* Objetivo:
Cita literalmente el fragmento del texto proporcionado que comienza en "Poco se ha reparado" y termina en "que se avecina.".

* Texto proporcionado:

::::::

Parecería que todos los indicios apuntan al regreso de la crisis financiera, próxima a desatarse de no mediar en el muy corto plazo una solución creíble para la cada vez más insostenible situación de la economía griega. Más aún si en su caída, arrastra a las tambaleantes economías de los otros países súper endeudados de Europa.

Poco se ha reparado el rol jugado por el paradigma y el relato en boga vigente en los años anteriores a la implosión y que hoy aún constituyen obstáculos para encontrar una vía de escape amigable que permita sortear la crisis que se avecina.

Los primeros 7 años del siglo que corre fueron de un crecimiento nunca antes experimentado por la economía global, motorizada por: (i) el vuelco masivo de los dos países más poblados de la tierra hacia un sistema de iniciativa privada que incorporó decenas de millones de nuevos consumidores, (ii) la cada vez mayor liberalización del intercambio internacional que multiplicó el comercio y las oportunidades abaratando los costos de llegada al consumidor de la mayor parte de los productos exportables en el mundo, (iii) la expansión de la liquidez provocada por un mercado financiero global que no encontraba inversiones reales genuinas en las cuales canalizar los excedentes, (iv) las constantes innovaciones tecnológicas que posibilitaban un continuo aumento de la productividad y (v) el desmesurado aumento del gasto provocado por la intervención militar de EE.UU. en Irak y Afganistán.

::::::

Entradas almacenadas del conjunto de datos
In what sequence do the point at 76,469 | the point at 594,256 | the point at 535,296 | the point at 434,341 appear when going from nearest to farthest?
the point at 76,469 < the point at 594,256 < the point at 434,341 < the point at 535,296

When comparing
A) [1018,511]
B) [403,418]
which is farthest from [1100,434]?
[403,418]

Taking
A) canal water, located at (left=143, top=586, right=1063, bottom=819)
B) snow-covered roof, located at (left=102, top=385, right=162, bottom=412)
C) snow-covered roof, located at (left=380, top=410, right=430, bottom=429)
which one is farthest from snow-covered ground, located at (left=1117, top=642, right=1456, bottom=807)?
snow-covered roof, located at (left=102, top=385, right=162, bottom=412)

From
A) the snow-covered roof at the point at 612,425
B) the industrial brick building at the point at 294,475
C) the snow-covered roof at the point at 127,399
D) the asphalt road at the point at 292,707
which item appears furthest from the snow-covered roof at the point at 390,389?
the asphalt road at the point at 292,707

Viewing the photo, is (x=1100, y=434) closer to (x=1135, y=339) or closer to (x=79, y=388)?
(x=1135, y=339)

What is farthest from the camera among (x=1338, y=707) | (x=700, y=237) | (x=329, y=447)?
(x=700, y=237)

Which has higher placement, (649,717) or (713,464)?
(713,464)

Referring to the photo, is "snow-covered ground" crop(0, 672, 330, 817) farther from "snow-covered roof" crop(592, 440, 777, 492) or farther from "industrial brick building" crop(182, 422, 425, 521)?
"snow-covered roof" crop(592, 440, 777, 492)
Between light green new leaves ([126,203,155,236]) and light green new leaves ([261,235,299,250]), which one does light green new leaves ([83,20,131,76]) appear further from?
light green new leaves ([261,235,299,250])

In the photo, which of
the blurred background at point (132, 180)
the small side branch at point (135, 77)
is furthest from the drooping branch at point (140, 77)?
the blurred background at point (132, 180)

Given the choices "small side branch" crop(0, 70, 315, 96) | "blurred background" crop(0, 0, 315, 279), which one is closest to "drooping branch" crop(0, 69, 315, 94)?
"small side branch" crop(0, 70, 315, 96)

::::::

* Resultado:
Poco se ha reparado el rol jugado por el paradigma y el relato en boga vigente en los años anteriores a la implosión y que hoy aún constituyen obstáculos para encontrar una vía de escape amigable que permita sortear la crisis que se avecina.